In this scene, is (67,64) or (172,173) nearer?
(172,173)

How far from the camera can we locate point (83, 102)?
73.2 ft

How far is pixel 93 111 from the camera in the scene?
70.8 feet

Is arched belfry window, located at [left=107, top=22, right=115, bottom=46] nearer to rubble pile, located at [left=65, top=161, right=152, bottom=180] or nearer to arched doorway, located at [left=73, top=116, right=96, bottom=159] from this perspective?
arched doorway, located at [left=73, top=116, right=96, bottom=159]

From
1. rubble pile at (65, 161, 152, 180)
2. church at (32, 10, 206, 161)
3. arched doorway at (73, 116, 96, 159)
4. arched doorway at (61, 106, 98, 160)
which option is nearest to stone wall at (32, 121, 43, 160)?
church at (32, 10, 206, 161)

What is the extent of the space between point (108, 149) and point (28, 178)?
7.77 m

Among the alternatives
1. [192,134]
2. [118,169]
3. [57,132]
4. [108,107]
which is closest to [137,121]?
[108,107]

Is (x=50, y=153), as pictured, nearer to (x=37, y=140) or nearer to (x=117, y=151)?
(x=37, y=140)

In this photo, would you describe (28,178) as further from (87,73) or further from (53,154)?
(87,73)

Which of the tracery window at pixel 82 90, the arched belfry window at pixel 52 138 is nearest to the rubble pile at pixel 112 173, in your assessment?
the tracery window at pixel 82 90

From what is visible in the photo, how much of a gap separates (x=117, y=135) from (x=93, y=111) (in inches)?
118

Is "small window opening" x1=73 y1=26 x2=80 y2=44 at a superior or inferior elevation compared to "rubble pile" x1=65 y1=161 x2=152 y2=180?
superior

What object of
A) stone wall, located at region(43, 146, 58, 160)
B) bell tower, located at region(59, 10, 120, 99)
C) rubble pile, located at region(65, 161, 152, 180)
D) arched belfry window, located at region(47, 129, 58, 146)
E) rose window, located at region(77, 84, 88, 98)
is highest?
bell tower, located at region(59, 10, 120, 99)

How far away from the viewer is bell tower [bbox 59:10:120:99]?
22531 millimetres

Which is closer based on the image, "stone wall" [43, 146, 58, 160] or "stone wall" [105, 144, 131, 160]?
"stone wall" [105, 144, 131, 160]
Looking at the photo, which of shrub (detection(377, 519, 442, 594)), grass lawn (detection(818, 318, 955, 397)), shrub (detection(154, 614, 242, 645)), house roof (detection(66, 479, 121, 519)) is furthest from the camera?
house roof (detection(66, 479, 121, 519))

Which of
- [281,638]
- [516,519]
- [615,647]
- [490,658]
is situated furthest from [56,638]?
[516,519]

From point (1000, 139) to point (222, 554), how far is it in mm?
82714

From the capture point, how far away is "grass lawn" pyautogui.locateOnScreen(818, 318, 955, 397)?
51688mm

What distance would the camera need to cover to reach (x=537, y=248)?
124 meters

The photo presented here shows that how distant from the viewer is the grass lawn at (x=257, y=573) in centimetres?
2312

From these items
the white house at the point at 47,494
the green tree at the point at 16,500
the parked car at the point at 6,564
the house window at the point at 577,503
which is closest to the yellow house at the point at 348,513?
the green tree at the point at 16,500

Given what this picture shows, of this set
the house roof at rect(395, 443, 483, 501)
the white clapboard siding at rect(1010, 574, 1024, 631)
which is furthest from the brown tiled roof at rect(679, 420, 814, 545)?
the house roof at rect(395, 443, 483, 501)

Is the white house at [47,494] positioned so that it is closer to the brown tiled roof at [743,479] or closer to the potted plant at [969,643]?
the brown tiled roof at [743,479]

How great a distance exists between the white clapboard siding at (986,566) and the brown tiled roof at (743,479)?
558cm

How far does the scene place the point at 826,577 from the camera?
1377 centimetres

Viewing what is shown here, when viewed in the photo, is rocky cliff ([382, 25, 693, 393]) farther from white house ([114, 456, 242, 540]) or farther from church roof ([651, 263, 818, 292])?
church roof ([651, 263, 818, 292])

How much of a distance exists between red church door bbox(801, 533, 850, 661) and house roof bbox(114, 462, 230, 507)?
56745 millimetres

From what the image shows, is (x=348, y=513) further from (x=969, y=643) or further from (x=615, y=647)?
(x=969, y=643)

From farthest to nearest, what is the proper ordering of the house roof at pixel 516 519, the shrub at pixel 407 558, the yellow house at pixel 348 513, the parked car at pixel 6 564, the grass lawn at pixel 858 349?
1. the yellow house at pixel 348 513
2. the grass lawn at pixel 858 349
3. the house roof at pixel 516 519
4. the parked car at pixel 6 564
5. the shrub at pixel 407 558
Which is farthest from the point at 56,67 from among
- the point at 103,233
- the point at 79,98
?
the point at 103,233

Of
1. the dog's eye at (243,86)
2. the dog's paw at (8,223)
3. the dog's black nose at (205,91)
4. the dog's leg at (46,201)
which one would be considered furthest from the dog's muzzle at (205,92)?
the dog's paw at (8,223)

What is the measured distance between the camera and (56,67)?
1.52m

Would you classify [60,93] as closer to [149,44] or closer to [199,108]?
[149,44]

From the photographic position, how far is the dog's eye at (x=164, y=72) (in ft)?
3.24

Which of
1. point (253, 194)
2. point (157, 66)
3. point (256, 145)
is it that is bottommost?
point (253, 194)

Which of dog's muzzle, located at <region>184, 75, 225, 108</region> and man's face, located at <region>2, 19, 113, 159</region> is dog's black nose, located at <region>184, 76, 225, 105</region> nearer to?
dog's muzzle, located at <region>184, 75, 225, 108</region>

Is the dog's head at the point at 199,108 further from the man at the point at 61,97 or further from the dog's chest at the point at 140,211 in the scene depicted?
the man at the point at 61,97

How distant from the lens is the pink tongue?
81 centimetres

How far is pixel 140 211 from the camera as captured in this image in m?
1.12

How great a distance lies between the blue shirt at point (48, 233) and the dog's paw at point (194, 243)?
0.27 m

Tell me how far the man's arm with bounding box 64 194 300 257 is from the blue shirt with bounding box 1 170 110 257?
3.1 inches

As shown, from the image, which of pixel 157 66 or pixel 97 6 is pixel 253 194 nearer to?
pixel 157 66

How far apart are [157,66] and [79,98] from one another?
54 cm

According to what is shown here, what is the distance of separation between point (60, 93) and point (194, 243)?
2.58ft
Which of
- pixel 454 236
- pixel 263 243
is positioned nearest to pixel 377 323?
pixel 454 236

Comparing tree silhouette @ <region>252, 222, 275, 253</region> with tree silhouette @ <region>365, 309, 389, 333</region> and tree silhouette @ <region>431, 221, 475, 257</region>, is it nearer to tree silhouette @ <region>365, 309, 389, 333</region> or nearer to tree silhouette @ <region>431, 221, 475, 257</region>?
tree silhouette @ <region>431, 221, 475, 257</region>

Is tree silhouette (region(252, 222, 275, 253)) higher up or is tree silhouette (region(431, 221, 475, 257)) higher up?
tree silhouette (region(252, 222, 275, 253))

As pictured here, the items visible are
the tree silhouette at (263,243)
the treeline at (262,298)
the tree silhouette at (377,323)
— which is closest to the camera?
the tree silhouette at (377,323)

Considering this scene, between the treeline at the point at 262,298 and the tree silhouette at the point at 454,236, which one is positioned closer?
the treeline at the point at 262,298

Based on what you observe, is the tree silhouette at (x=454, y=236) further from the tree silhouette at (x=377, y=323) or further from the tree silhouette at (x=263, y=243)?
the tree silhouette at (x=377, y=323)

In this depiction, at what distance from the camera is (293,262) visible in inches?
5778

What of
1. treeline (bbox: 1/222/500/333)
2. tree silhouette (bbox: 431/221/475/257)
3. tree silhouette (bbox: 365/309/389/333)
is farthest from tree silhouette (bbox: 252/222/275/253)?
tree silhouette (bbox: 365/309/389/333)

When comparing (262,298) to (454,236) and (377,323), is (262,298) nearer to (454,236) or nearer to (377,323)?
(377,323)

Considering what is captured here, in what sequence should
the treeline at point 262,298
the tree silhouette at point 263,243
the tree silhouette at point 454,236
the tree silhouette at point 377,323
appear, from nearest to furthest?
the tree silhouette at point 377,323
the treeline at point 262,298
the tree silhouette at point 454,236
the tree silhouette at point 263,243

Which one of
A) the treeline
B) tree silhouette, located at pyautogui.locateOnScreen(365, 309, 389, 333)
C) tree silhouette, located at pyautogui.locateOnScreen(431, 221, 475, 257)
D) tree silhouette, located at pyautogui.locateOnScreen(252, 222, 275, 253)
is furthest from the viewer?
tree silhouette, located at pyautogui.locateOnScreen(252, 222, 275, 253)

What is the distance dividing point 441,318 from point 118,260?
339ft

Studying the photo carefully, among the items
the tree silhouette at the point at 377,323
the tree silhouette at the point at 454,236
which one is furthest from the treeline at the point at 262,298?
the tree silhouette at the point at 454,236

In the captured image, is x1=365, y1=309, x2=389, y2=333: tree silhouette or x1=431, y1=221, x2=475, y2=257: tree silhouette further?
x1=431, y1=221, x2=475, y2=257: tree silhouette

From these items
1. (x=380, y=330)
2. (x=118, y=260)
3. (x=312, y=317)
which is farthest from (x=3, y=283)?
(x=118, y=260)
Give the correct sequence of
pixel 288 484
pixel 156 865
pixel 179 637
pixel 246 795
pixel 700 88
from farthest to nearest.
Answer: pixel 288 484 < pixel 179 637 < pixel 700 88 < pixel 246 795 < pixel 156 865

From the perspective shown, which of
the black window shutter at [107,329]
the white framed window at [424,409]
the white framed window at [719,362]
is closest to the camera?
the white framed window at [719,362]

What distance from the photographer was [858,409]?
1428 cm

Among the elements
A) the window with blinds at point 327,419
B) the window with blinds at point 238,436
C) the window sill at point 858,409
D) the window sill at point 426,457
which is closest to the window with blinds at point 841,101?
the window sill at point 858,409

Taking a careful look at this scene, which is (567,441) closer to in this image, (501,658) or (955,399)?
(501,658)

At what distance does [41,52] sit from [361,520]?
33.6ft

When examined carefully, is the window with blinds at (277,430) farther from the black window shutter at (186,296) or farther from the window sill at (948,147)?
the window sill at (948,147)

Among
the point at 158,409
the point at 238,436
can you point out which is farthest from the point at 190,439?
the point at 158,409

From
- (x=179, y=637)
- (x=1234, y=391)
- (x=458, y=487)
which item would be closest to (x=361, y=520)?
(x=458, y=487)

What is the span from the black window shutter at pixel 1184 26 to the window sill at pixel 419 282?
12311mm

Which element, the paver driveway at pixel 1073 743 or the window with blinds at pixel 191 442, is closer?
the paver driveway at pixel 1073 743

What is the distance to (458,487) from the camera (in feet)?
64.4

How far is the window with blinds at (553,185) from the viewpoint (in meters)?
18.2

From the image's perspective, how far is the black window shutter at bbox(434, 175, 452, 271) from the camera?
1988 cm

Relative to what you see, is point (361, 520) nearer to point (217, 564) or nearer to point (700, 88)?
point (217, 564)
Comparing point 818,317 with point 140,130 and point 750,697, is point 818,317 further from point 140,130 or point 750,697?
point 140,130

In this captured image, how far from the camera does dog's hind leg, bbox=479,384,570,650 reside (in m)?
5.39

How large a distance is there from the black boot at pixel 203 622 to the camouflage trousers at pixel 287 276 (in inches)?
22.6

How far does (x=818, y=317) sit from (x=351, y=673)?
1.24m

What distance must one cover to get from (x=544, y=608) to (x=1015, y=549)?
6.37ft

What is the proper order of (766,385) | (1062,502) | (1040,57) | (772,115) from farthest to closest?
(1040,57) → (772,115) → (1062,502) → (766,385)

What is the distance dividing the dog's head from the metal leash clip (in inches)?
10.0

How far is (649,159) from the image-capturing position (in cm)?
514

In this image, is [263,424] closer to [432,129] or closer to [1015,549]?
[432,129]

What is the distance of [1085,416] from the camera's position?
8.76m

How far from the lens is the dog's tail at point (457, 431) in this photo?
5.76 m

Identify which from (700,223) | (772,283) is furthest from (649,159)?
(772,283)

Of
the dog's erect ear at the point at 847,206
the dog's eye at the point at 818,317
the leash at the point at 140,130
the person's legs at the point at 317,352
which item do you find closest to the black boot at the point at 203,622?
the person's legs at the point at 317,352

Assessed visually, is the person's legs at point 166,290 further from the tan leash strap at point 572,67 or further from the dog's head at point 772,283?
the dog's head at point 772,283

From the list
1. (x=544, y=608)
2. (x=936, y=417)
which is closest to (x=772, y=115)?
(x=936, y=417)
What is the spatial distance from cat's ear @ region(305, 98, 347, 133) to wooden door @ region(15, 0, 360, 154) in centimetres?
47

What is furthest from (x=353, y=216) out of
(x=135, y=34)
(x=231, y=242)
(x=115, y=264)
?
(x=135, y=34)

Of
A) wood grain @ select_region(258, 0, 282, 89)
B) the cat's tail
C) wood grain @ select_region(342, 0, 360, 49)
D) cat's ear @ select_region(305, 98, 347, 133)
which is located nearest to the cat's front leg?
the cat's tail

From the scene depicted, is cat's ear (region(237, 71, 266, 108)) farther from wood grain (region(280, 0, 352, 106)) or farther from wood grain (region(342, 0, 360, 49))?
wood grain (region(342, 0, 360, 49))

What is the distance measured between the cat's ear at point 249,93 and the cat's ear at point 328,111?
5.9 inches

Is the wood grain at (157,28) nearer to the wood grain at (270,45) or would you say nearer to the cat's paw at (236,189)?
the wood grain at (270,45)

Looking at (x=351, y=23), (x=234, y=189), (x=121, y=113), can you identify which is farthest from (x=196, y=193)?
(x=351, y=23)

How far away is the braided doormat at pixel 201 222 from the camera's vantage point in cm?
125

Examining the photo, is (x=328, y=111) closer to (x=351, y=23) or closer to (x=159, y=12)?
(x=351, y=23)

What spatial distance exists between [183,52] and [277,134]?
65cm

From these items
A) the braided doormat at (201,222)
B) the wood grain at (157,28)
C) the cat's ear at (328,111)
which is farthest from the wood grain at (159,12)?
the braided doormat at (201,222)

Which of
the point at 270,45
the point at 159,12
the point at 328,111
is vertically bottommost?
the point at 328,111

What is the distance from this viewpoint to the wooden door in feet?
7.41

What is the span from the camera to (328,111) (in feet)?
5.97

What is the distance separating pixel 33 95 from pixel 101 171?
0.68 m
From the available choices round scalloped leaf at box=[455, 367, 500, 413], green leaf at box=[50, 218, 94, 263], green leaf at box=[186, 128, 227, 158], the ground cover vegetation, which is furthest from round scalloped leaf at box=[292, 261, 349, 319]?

■ **EXERCISE PROMPT**
List every line of the listing above that contains the word "leash".

■ **TASK SOLUTION**
What is the distance dividing the dog's head from the metal leash clip (in inches)?
the leash at the point at 140,130
Assessed visually, is the person's legs at point 166,290 further from the tan leash strap at point 572,67 or further from the dog's head at point 772,283?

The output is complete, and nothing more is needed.